Jesús los lleva a una montaña alta. La montaña en la Biblia es el lugar donde Dios se da a conocer; del Sinaí con el don de la ley, pasando con Elías del monte Carmelo al monte Tabor, donde Jesús se revela en su resplandeciente belleza. Dios es hermoso, de una belleza como ninguna en el mundo. Aparecen Moisés y Elías, figuras de la ley y de los profetas, que conversan con Jesús. Representan las Escrituras que nos hablan de Jesús: es decir, donde se puede entender su luz, quién es realmente el Hijo de Dios.
Dios Padre, con una sola frase, lo confirma: Este, es mi Hijo amado: ¡Escúchenlo! Escucharlo a él, no al parloteo del mundo. Escuchémosle hablarnos a través de la Biblia, a través de su Iglesia y en el secreto de la conciencia. Y aquí Pedro, dice: «Maestro, qué bien se está aquí». Tiene razón: ¡es bueno estar contigo Señor y conocerte! La verdadera belleza es estar con Dios, es conocer su verdadero rostro, amarlo, seguirlo: ¡Lo importante es estar con él! «Lo que seduce a Pedro no es el esplendor del milagro o el encanto de la omnipotencia, sino la belleza del rostro de Jesús, la imagen alta y pura del rostro del hombre, como lo soñó el corazón de Dios» (E. Ronchi). Estando con Jesús, emerge también nuestra verdad, esa belleza divina de nuestro ser celestial que lamentablemente, desde el pecado original y con nuestro posterior «sí» al mal, hemos desfigurado en resentimiento, egoísmo, tristeza, oscuridad y miseria. Como seres hermosos, creados a imagen y semejanza de Dios, a menudo nos hemos desfigurado; nos dejamos acostumbrar a la fealdad, a la mentira, a la indiferencia, al silencio, a la esclavitud del materialismo.

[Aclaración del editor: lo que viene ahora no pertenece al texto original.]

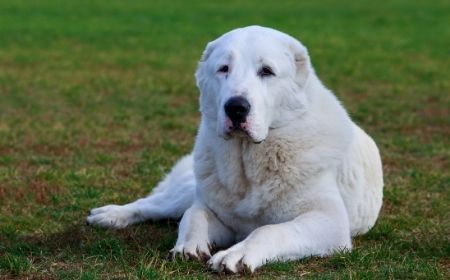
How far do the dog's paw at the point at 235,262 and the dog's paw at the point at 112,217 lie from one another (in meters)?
1.73

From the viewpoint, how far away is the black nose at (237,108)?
5.91 meters

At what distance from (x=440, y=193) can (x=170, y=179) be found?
2539 millimetres

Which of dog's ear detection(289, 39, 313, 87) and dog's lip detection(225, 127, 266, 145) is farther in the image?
dog's ear detection(289, 39, 313, 87)

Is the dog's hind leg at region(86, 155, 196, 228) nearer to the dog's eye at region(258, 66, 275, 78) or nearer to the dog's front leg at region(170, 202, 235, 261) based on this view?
the dog's front leg at region(170, 202, 235, 261)

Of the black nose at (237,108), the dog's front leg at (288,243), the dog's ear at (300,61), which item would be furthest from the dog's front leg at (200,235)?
the dog's ear at (300,61)

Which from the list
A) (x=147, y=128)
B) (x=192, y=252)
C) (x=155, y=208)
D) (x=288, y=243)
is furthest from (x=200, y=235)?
(x=147, y=128)

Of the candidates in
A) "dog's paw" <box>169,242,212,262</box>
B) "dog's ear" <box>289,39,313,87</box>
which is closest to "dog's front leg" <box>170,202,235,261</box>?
"dog's paw" <box>169,242,212,262</box>

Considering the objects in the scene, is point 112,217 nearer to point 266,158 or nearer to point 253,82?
point 266,158

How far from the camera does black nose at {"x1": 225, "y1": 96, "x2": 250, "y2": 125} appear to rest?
5910 millimetres

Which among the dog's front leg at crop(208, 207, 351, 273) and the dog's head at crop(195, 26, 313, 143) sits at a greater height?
the dog's head at crop(195, 26, 313, 143)

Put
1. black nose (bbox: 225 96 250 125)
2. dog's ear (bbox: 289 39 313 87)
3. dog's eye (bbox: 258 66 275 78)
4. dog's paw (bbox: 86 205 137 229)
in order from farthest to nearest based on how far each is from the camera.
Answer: dog's paw (bbox: 86 205 137 229) < dog's ear (bbox: 289 39 313 87) < dog's eye (bbox: 258 66 275 78) < black nose (bbox: 225 96 250 125)

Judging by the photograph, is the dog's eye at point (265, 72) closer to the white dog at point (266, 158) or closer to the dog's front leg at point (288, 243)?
the white dog at point (266, 158)

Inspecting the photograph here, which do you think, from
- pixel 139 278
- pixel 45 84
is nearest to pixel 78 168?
pixel 139 278

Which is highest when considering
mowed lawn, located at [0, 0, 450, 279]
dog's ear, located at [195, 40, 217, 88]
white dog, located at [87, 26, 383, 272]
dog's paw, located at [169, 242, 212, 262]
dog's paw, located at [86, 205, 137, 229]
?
dog's ear, located at [195, 40, 217, 88]
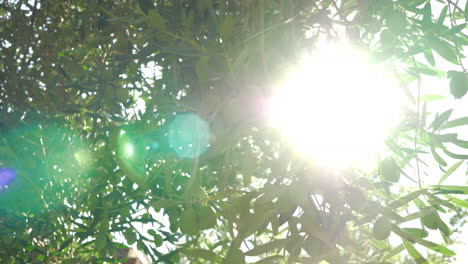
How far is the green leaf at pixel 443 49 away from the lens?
928mm

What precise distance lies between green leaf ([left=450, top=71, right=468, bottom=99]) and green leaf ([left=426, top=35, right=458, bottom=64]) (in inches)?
5.1

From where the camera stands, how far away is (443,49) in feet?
3.06

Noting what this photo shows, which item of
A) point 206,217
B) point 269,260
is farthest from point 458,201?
point 206,217

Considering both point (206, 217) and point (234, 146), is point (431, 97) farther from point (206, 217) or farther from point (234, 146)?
point (206, 217)

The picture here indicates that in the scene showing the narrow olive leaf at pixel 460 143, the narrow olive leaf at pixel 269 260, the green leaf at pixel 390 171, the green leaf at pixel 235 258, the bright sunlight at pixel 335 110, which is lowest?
the narrow olive leaf at pixel 269 260

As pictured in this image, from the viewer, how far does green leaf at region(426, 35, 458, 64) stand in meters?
0.93

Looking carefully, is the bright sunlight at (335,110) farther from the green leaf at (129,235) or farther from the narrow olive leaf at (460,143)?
the green leaf at (129,235)

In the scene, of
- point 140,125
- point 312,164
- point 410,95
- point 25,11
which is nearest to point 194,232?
point 312,164

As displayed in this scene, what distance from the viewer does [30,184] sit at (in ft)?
4.34

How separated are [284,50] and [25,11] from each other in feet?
4.98

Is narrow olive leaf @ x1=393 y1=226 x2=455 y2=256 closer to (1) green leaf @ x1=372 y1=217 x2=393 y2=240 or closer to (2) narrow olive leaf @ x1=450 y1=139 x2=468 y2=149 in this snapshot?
(1) green leaf @ x1=372 y1=217 x2=393 y2=240

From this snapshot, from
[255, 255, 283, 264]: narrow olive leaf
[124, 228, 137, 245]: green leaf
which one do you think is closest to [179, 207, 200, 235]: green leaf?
[255, 255, 283, 264]: narrow olive leaf

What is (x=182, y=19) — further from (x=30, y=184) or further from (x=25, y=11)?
(x=25, y=11)

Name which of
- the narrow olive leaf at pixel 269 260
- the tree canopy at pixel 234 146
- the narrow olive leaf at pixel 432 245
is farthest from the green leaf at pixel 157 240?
the narrow olive leaf at pixel 432 245
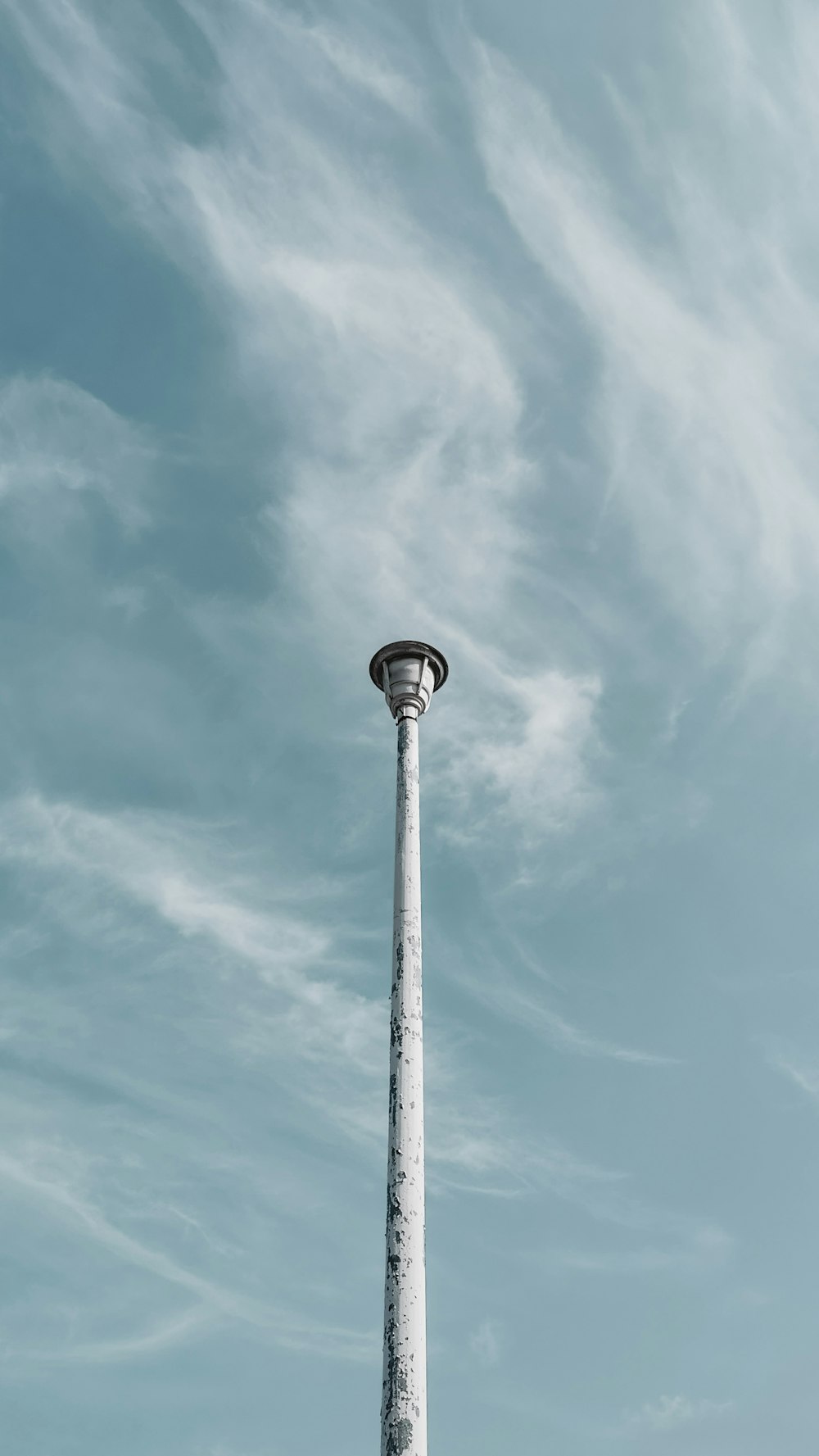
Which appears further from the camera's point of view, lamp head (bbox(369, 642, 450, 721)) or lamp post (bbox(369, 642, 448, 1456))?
lamp head (bbox(369, 642, 450, 721))

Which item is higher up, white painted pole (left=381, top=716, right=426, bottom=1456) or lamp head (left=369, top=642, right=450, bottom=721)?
lamp head (left=369, top=642, right=450, bottom=721)

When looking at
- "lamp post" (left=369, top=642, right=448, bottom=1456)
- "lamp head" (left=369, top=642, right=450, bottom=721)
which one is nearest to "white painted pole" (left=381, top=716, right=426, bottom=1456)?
"lamp post" (left=369, top=642, right=448, bottom=1456)

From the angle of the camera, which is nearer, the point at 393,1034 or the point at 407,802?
the point at 393,1034

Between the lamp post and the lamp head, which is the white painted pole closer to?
the lamp post

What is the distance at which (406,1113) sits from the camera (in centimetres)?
1432

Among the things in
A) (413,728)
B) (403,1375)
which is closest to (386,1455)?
(403,1375)

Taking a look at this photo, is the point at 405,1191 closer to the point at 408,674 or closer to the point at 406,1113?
the point at 406,1113

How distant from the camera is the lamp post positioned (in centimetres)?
1249

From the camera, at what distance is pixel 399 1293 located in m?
13.0

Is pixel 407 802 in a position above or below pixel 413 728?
below

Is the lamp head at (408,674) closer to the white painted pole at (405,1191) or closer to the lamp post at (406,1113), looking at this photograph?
the lamp post at (406,1113)

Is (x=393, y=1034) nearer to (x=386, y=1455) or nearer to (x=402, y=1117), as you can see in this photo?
(x=402, y=1117)

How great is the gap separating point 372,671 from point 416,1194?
8.82 metres

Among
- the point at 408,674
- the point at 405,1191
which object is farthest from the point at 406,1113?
the point at 408,674
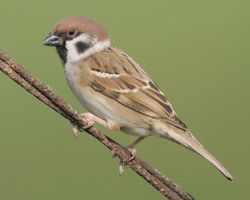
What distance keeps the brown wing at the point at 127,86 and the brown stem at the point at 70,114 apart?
1022 mm

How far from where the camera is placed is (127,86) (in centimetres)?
308

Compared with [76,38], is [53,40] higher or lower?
lower

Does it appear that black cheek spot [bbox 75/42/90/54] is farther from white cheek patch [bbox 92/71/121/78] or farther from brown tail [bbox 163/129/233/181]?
brown tail [bbox 163/129/233/181]

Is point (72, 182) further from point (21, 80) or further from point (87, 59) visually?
point (21, 80)

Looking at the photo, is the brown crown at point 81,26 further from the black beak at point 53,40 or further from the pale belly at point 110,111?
the pale belly at point 110,111

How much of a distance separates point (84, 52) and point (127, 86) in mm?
242

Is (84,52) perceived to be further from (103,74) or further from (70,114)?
(70,114)

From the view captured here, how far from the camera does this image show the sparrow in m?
2.96

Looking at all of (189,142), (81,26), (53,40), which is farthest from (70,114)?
(81,26)

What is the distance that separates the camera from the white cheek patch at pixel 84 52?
10.1 ft

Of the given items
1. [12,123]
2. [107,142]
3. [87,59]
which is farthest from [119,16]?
[107,142]

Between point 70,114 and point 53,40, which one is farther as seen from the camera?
point 53,40

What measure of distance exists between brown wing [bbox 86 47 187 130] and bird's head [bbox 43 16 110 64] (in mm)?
43

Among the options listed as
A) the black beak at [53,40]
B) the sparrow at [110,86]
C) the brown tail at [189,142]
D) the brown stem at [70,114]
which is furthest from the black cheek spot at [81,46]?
the brown stem at [70,114]
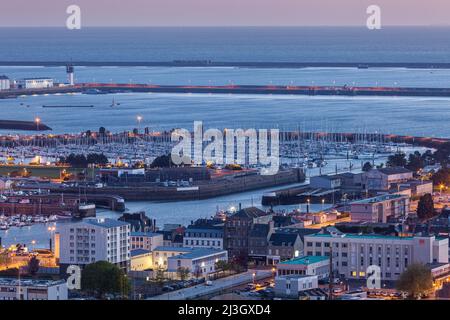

Solo la belleza de Dios puede devolver al mundo la belleza que hemos desechado. Después de la terrible desfiguración del pecado, Jesús propone su transfiguración, su belleza para el retorno a la belleza, a la verdad, a la vida con Dios y en Dios. Jesús nos muestra quién es y quiénes podemos ser en él y con él, nos contagia el encanto de la belleza y su nostalgia. Esa belleza que brilla en los santos, en los hombres y mujeres capaces de entregarse, en los jóvenes generosos y comprometidos con el bien. ¡Solo la belleza salvará al mundo! (F. Dostoievski).